Can there be any more doubt that the Republican Party is the party of backwards religious fanatics, with holes where their hearts should be?
And notice: they’re all men.
WASHINGTON — Indiana GOP U.S. Senate candidate Richard Mourdock declared Tuesday night he opposes aborting pregnancies conceived in rape because “it is something that God intended to happen.”
Debating Rep. Joe Donnelly (D-Ind.) in their final Senate race showdown, a questioner asked them and Libertarian candidate Andrew Horning to explain their views on abortion.
All three said they were anti-abortion. But Mourdock went further, putting himself in territory near Missouri GOP Senate candidate Rep. Todd Akin, the anti-abortion congressman who infamously asserted that women don’t get pregnant from “legitimate rape.”
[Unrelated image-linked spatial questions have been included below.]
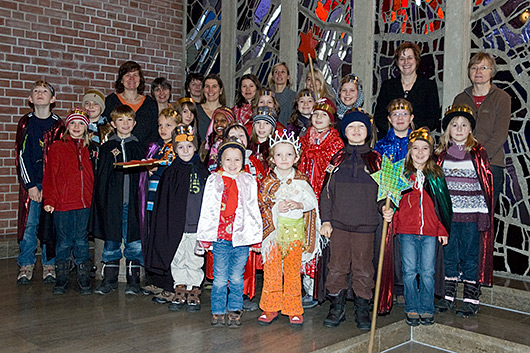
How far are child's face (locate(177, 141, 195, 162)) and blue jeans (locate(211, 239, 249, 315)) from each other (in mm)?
776

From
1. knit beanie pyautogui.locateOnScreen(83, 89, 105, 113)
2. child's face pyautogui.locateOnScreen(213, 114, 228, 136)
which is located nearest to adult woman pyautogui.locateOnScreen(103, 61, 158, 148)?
knit beanie pyautogui.locateOnScreen(83, 89, 105, 113)

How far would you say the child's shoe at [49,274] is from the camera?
4934 millimetres

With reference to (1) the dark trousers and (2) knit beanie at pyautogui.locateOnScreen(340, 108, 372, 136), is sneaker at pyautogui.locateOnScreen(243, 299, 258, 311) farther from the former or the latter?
(2) knit beanie at pyautogui.locateOnScreen(340, 108, 372, 136)

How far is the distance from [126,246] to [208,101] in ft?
5.91

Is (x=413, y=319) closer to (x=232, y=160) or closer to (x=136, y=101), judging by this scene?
(x=232, y=160)

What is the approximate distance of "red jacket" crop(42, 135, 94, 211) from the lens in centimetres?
464

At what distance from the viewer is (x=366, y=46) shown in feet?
19.8

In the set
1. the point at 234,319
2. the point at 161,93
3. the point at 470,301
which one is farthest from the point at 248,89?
the point at 470,301

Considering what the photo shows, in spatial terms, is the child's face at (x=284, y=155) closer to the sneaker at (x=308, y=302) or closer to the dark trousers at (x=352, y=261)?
the dark trousers at (x=352, y=261)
“The only exception I have to have an abortion is in the case of the life of the mother,” said Mourdock, the Tea Party-backed state treasurer. “I struggled with it myself for a long time, but I came to realize life is that gift from God. I think that even when life begins in that horrible situation of rape, that it is something that God intended to happen.”
Mitt Romney, as usual, will continue to support this disgusting pig while at the same time pretending to disapprove: Romney Stands by Mourdock, Won’t Ask Him to Pull Down Ad.
“Gov. Romney disagrees with Richard Mourdock, and Mr. Mourdock’s comments do not reflect Gov. Romney’s views,” Romney spokeswoman Andrea Saul told The Hill in a statement Wednesday morning. “We disagree on the policy regarding exceptions for rape and incest but still support him.”